[start]
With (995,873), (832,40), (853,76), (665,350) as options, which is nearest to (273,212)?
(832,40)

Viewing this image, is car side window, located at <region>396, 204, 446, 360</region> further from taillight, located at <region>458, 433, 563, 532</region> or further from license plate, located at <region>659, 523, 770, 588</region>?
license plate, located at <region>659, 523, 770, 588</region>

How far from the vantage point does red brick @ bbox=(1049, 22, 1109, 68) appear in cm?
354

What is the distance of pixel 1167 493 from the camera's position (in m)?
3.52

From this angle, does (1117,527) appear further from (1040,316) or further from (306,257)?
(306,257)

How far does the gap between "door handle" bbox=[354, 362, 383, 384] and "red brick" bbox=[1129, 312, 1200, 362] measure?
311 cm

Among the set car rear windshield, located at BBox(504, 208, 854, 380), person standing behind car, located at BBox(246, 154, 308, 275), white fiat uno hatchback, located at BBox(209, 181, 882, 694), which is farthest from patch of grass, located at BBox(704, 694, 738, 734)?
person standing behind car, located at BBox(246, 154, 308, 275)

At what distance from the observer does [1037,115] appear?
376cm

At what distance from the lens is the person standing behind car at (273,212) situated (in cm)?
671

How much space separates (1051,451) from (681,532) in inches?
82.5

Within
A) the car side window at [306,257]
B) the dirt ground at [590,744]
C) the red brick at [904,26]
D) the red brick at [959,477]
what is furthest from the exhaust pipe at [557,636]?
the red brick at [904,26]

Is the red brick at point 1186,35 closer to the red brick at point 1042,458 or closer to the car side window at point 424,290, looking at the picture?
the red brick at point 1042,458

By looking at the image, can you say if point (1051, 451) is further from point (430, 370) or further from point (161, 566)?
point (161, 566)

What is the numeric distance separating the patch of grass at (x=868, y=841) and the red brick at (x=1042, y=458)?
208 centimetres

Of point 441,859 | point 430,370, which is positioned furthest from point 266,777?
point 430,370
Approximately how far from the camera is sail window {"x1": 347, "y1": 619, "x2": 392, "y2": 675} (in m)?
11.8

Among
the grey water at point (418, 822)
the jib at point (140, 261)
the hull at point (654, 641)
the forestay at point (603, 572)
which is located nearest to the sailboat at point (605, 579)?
[end]
Reproduce the data in its entirety, matching each character.

With (995,873), (832,40), (853,76), (665,350) as options, which is nearest to (273,212)?
(832,40)

Viewing this image, is car side window, located at <region>396, 204, 446, 360</region> further from taillight, located at <region>458, 433, 563, 532</region> or further from license plate, located at <region>659, 523, 770, 588</region>?
license plate, located at <region>659, 523, 770, 588</region>

How far from the vantage point does red brick @ bbox=(1049, 22, 1109, 68) appear in cm?
354

What is the distance of pixel 1167 493 from the camera's position (in m)?
3.52

From this angle, does (1117,527) appear further from (1040,316) or further from (306,257)?
(306,257)

How far does the gap between "door handle" bbox=[354, 362, 383, 384] and "red brick" bbox=[1129, 312, 1200, 362] measure?
311 cm

Among the set car rear windshield, located at BBox(504, 208, 854, 380), person standing behind car, located at BBox(246, 154, 308, 275), white fiat uno hatchback, located at BBox(209, 181, 882, 694), which is farthest from patch of grass, located at BBox(704, 694, 738, 734)?
person standing behind car, located at BBox(246, 154, 308, 275)

At what distance from the observer does [1037,115] appear?
376cm

At what distance from the lens is the person standing behind car at (273,212) situated (in cm)?
671

How much space separates (1051,451) from (681,532) in inches?
82.5

Within
A) the car side window at [306,257]
B) the dirt ground at [590,744]
C) the red brick at [904,26]
D) the red brick at [959,477]
what is furthest from the exhaust pipe at [557,636]?
the red brick at [904,26]

Is the red brick at point 1186,35 closer to the red brick at point 1042,458 or closer to the car side window at point 424,290, looking at the picture?
the red brick at point 1042,458

By looking at the image, can you say if point (1051, 451) is further from point (430, 370) or further from point (161, 566)?
point (161, 566)

What is the numeric distance separating the patch of grass at (x=868, y=841) and the red brick at (x=1042, y=458)?
208 centimetres

Of point 441,859 | point 430,370, which is positioned furthest from point 266,777?
point 430,370
Approximately how far from the camera is sail window {"x1": 347, "y1": 619, "x2": 392, "y2": 675} (in m)?
11.8

Among
the grey water at point (418, 822)
the jib at point (140, 261)
the hull at point (654, 641)
the forestay at point (603, 572)
which is located nearest to the sailboat at point (605, 579)?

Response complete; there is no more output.